The good ol’ light stretch right before you exercise. Feels good and like you made a difference doesn’t it? While it may feel good, it’s not giving you the best “bang for your buck” when it comes to warming up and mobilizing. When we warm up, we really need to “wake the body up” and turn on that sympathetic nervous system or our “flight or fight mode”. So for warming up, let’s replace the static stretching and start mobilizing into the positions we’ll be in during our workout while “waking up” our body. If this can be done, injuries can be more preventable, more work output can be performed, and you’ll be more feeling of being pain-free. Let’s start increasing our mobility and warm-up routine with these tips:

  1. Replace the static stretching and pick up the dynamic warm-up.Try choosing moves that mimic exercises you would perform in your workout. Say the workout involves some squats – perform some bodyweight squats, lateral shuffles, or dynamic lunges to get the heart rate increased and starts moving the joints more effectively.
  2. Change the Stretch– We can stretch out before a workout, but let’s change it up and use some banded stretching within the warmup. Banded stretching helps distract the joint and create some space in the joint to help stretch and release the muscle tension. For an upper body workout, try looping a band to the top of the rack. While facing the rack, loop your hand into the band around your wrist. The band is going to stay around your wrist in all position. From here, try moving the band up, down, while turning and try to position yourself in all kinds of positions to see where might be the tightest and focus on that area. Perform this slowly and with intention.
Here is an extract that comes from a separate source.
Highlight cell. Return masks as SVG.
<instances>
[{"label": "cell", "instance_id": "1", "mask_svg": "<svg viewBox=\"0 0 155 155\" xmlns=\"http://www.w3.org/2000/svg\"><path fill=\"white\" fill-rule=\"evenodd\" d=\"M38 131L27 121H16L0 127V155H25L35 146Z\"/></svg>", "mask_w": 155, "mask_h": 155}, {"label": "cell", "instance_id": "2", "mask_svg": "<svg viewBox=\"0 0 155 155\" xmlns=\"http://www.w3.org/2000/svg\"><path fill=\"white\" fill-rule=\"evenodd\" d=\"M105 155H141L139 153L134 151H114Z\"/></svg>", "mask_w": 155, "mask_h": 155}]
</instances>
  3. Keep that Neutral Spine – Whenever mobilizing and warming up, make sure you keep a neutral spine. This is also a good tip whenever you are working out. When you stay in a neutral spine position, you greatly reduce the risk of injury and it is a much more powerful position to lift or move from. This position helps from rounding your back or creating tension in your hips. Especially squatting, this position helps create a much more powerful squat.
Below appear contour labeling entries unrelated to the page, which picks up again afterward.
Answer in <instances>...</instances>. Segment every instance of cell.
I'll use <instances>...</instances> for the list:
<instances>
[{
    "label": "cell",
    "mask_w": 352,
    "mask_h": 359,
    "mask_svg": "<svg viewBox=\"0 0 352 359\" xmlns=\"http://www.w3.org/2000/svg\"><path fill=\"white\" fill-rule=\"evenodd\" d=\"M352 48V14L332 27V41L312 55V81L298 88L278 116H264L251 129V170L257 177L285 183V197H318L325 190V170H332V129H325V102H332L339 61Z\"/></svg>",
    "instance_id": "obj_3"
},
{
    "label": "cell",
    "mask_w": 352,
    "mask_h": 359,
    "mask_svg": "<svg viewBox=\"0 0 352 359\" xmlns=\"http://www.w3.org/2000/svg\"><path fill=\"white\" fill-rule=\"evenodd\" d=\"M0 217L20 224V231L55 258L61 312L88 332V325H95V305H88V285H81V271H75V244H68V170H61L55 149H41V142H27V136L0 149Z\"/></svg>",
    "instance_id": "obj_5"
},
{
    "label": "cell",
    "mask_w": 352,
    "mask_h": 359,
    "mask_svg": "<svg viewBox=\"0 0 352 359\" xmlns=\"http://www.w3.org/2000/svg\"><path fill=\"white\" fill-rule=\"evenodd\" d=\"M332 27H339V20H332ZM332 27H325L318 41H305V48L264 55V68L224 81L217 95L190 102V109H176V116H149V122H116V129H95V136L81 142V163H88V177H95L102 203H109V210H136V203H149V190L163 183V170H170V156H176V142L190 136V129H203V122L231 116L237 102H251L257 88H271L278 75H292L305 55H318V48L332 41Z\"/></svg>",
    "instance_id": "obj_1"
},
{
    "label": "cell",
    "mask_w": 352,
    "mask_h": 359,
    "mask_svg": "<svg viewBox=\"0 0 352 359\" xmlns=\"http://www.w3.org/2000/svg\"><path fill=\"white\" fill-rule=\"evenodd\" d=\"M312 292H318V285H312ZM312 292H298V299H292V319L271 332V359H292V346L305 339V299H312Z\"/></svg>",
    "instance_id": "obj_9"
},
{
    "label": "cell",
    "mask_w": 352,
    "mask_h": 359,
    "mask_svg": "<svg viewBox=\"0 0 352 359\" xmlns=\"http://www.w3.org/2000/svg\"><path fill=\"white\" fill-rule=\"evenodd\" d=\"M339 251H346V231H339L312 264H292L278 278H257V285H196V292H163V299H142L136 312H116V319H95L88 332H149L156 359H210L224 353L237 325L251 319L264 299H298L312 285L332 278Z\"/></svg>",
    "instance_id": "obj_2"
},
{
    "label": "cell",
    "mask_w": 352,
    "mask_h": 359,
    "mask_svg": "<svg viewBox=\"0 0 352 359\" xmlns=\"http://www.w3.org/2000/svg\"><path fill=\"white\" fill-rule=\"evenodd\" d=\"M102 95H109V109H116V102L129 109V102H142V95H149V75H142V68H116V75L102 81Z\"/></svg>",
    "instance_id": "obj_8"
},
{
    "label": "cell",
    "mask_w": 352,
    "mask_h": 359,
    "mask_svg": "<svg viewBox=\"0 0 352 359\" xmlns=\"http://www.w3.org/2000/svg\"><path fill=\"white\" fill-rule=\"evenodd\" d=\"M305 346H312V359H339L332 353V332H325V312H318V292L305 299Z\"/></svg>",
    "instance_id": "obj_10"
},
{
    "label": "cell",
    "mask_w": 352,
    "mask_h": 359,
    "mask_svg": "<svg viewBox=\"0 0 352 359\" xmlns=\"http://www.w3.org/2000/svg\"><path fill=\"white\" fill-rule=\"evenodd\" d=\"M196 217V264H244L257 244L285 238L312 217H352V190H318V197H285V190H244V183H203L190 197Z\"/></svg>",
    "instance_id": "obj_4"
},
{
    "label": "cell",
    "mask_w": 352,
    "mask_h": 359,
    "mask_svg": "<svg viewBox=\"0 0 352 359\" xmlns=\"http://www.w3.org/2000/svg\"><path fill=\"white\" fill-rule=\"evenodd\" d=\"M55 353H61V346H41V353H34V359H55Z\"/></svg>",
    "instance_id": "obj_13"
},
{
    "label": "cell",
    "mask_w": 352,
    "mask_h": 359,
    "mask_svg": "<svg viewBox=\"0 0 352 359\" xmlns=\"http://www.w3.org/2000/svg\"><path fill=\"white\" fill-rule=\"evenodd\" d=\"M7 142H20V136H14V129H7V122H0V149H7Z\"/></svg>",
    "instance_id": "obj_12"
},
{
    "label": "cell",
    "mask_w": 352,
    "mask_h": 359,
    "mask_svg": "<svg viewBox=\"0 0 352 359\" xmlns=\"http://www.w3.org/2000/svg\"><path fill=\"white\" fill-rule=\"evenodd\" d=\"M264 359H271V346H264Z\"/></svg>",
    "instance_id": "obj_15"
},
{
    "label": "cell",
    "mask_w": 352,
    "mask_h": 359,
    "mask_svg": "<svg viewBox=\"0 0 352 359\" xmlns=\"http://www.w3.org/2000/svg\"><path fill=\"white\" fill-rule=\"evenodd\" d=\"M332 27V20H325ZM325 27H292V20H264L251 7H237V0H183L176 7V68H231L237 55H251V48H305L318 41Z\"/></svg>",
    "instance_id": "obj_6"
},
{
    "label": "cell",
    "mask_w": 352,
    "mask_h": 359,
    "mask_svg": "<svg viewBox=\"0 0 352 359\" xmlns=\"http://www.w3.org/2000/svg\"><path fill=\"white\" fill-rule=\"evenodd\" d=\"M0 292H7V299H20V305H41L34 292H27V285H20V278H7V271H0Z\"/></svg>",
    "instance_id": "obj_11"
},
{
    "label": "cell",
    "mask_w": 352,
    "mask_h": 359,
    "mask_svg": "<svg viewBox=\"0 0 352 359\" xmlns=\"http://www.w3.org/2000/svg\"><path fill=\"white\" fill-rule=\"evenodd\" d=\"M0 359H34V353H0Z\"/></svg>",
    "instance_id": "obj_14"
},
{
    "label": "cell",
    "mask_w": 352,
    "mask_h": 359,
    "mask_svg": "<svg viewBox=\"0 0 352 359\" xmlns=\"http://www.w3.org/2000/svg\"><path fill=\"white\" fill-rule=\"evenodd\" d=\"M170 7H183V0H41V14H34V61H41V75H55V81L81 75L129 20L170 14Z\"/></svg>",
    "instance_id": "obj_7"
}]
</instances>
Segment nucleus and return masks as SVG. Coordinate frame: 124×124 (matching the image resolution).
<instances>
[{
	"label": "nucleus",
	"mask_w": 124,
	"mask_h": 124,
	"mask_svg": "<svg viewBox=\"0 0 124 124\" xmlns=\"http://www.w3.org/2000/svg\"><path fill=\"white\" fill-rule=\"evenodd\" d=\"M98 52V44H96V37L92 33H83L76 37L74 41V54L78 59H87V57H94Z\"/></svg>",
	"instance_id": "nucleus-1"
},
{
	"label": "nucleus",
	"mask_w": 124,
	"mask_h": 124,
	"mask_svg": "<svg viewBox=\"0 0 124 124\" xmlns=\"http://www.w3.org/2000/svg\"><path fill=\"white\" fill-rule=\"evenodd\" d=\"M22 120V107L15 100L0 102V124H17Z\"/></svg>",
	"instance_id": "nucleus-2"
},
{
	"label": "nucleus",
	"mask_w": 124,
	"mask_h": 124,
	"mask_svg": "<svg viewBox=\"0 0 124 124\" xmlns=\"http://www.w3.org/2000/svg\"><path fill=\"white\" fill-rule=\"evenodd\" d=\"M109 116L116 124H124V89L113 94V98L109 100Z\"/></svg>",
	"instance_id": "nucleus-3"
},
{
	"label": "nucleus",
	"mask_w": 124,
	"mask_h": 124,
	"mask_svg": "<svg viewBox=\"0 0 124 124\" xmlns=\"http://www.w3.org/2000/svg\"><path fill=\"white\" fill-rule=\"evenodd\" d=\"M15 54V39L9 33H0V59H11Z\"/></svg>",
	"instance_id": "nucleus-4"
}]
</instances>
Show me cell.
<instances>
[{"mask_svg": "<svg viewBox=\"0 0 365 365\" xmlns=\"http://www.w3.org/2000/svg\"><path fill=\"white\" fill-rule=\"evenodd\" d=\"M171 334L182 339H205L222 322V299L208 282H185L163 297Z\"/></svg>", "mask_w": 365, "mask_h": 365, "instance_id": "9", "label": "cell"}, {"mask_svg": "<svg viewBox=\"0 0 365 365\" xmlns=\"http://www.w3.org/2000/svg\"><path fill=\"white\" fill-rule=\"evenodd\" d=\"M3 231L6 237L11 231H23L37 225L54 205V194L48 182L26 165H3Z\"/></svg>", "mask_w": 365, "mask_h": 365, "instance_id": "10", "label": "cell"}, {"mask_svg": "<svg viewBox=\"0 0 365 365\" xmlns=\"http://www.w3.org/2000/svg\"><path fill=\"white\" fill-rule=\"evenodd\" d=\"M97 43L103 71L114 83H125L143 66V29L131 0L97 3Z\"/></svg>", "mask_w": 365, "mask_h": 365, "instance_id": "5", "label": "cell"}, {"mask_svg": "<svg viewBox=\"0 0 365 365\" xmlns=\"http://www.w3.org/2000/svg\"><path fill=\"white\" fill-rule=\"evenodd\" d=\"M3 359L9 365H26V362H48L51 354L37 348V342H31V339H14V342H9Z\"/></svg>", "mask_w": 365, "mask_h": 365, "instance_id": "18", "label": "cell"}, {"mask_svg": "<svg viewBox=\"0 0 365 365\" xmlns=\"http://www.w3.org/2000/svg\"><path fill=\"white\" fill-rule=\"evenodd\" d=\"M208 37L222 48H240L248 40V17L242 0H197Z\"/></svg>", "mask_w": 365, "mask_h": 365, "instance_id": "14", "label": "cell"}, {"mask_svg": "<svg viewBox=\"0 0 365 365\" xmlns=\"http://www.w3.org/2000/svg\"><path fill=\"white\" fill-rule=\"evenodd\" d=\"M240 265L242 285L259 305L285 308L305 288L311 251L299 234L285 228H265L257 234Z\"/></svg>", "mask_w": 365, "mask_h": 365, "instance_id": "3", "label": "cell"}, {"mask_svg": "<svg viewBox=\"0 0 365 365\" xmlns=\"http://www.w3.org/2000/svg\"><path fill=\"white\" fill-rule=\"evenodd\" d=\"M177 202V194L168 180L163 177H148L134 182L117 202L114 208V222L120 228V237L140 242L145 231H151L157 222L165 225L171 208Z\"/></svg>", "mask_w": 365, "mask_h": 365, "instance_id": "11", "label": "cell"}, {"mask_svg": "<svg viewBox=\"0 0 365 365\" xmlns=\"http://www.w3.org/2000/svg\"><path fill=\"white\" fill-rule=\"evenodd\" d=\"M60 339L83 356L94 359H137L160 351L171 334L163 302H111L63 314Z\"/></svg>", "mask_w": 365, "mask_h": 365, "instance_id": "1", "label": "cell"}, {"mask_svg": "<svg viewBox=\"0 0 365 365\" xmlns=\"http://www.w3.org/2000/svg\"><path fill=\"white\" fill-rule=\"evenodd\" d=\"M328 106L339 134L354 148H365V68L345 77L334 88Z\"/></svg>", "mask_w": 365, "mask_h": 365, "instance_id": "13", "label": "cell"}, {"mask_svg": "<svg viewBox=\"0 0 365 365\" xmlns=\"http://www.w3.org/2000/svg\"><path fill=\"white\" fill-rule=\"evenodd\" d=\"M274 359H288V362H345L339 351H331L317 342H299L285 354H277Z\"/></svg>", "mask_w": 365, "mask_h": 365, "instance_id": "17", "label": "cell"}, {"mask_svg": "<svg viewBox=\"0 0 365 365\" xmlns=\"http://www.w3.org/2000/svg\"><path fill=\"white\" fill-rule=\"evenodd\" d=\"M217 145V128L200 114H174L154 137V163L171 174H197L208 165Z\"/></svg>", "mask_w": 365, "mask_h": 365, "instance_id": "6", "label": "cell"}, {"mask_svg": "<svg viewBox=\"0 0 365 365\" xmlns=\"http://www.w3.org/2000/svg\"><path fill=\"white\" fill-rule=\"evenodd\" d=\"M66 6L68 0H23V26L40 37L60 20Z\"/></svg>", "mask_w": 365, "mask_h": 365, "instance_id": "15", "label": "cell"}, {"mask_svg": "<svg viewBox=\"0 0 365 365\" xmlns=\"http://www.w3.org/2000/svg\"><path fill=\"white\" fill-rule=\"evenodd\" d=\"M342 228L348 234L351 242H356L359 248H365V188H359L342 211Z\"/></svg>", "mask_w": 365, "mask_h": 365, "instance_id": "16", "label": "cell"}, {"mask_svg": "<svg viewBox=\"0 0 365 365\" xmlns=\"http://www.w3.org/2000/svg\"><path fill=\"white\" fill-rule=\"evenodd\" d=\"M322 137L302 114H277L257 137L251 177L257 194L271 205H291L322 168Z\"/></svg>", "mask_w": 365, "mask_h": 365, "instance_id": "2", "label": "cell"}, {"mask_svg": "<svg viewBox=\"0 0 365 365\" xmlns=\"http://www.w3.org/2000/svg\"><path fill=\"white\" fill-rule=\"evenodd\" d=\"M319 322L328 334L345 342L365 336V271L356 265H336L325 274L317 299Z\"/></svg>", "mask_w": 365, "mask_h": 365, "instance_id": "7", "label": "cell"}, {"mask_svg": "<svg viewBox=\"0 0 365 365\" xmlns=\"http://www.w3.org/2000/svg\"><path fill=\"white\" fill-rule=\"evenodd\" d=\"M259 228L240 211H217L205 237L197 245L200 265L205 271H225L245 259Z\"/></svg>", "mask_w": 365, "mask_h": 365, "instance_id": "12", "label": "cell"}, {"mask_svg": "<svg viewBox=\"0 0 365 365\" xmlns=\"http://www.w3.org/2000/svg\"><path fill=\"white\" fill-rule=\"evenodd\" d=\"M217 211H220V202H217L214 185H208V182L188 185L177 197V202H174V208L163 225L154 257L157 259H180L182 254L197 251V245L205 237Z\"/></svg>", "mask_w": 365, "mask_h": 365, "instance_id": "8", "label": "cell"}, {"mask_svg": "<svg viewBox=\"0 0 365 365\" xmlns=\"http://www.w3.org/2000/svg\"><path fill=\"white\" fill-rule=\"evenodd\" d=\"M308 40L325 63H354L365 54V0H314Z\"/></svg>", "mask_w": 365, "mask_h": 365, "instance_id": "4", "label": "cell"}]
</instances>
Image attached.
  4. Testing and Retesting – How can we now what our limits are or what our max range is unless we test? A great way to see the improvements after our mobility exercises and warm up is to test and retest. Test your mobility range in a position that you would very much be in during your workout. Say we’re squatting today, so let’s test our squat mobility. Notice the way your hips are feeling, how wide they are, how your ankle tightness feels, and if your back is flat or rounding. Perform your mobilizations and then re-test. Notice those same exact areas again and notice where the small and large differences are then ask yourself, “Did it create a change that makes the position easier?”